Romero-Arauz JF, Ortiz-Díaz CB, Leaños-Miranda A, Martínez-Rodríguez ÓA
Progression of gestational hypertension to preeclampsia
Ginecol Obstet Mex 2014; 82 (04)

Language: Español
References: 16
Page: 229-235
PDF: 390.85 Kb.


Full text




ABSTRACT

Background: 15 to 25% of patients with gestational hypertension progress to preeclampsia.
Objective: To determine the number of patients with gestational hypertension who developed preeclampsia.
Materials and methods: Observational prospective comparative and longitudinal study realized between november 2010 to december 2012. We included pregnant patients diagnosed with mild gestational hypertension who were followed during pregnancy to observe the progression to preeclampsia. We compared the clinical features of each group among those who developed and not the disease.

REQUIRED WORK: Write out the text on gestational hypertension from "Romero-Arauz JF, Ortiz-Díaz" up to and including "PDF: 390.85 Kb.", substituting "pregnancy-induced hypertension" for "gestational hypertension".

THE DATA:
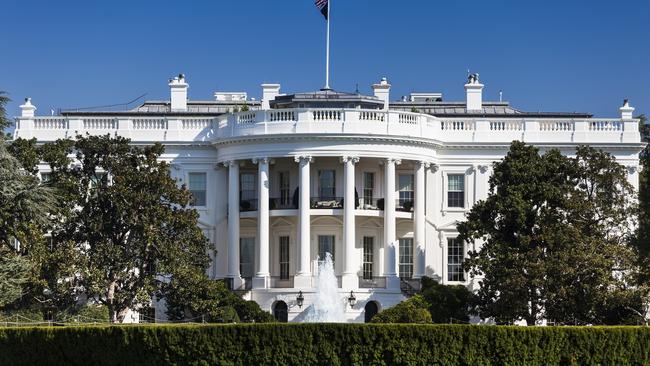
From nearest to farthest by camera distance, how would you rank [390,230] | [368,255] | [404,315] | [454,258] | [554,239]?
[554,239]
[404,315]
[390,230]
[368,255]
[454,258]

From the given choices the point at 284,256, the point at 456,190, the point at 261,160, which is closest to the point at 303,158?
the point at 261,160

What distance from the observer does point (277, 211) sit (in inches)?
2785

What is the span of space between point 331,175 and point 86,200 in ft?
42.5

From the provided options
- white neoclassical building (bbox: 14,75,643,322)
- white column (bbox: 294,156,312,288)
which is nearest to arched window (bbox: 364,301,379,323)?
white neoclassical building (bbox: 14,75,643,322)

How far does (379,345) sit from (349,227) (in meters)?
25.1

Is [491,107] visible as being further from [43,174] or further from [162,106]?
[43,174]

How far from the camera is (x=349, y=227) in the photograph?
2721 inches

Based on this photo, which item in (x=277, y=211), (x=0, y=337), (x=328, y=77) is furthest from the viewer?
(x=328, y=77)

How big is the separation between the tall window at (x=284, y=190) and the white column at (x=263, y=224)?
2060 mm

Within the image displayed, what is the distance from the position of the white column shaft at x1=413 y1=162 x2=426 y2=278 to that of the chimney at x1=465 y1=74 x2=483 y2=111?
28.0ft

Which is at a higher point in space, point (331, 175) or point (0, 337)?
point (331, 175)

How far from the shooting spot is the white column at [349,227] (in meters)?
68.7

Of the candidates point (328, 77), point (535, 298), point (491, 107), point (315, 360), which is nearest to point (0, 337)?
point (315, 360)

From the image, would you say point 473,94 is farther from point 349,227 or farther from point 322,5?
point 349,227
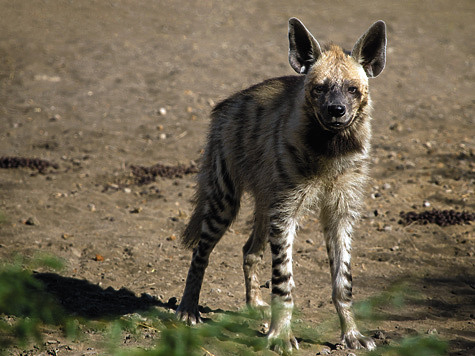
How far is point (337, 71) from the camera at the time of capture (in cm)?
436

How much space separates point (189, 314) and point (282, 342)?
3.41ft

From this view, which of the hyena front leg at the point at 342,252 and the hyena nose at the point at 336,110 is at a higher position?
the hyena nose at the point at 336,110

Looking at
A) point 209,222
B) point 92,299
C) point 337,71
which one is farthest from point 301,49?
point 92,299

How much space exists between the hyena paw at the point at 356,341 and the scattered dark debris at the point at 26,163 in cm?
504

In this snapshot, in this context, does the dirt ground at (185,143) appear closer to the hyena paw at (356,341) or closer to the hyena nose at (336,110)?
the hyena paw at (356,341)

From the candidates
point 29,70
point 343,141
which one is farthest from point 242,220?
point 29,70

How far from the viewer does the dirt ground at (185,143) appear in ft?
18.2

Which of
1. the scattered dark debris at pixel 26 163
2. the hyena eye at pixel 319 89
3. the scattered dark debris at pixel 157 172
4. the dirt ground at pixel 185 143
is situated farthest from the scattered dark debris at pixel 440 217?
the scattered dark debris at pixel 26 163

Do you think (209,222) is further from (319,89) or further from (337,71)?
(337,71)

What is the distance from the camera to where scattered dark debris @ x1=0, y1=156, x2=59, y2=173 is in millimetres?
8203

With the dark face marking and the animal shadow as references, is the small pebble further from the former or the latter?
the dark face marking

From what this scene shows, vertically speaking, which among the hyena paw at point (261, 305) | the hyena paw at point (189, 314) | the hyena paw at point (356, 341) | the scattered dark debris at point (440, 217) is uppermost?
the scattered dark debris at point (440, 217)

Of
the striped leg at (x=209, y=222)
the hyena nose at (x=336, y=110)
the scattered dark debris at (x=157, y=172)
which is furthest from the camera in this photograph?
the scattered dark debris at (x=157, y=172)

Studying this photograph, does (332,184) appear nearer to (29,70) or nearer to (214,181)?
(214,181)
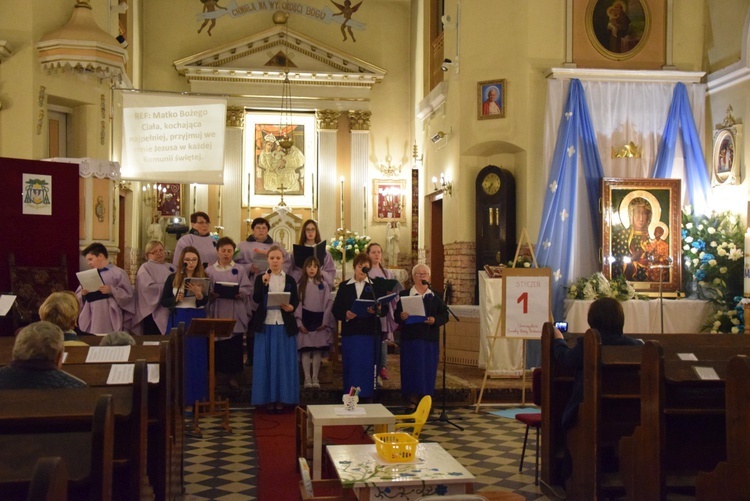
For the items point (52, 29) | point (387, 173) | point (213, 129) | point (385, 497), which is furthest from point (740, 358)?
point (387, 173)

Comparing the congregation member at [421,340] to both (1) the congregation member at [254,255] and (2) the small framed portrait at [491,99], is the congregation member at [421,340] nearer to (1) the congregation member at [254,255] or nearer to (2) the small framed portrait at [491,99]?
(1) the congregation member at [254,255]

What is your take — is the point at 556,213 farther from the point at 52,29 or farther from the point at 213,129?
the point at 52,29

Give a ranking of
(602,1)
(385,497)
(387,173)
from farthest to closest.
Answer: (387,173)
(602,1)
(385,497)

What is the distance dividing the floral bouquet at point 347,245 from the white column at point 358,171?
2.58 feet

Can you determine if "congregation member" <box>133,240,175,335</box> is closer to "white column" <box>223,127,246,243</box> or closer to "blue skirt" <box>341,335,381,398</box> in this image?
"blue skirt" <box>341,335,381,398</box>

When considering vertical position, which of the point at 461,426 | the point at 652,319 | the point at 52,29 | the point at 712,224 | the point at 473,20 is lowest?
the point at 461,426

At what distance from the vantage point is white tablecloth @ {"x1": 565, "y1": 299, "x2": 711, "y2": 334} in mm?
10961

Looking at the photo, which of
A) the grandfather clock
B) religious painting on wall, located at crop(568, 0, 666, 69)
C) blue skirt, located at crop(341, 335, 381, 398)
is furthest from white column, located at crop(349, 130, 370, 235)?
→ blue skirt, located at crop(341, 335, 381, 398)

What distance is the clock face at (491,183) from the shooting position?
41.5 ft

SOLUTION:
Romero-Arauz JF, Ortiz-Díaz CB, Leaños-Miranda A, Martínez-Rodríguez ÓA
Progression of pregnancy-induced hypertension to preeclampsia
Ginecol Obstet Mex 2014; 82 (04)

Language: Español
References: 16
Page: 229-235
PDF: 390.85 Kb.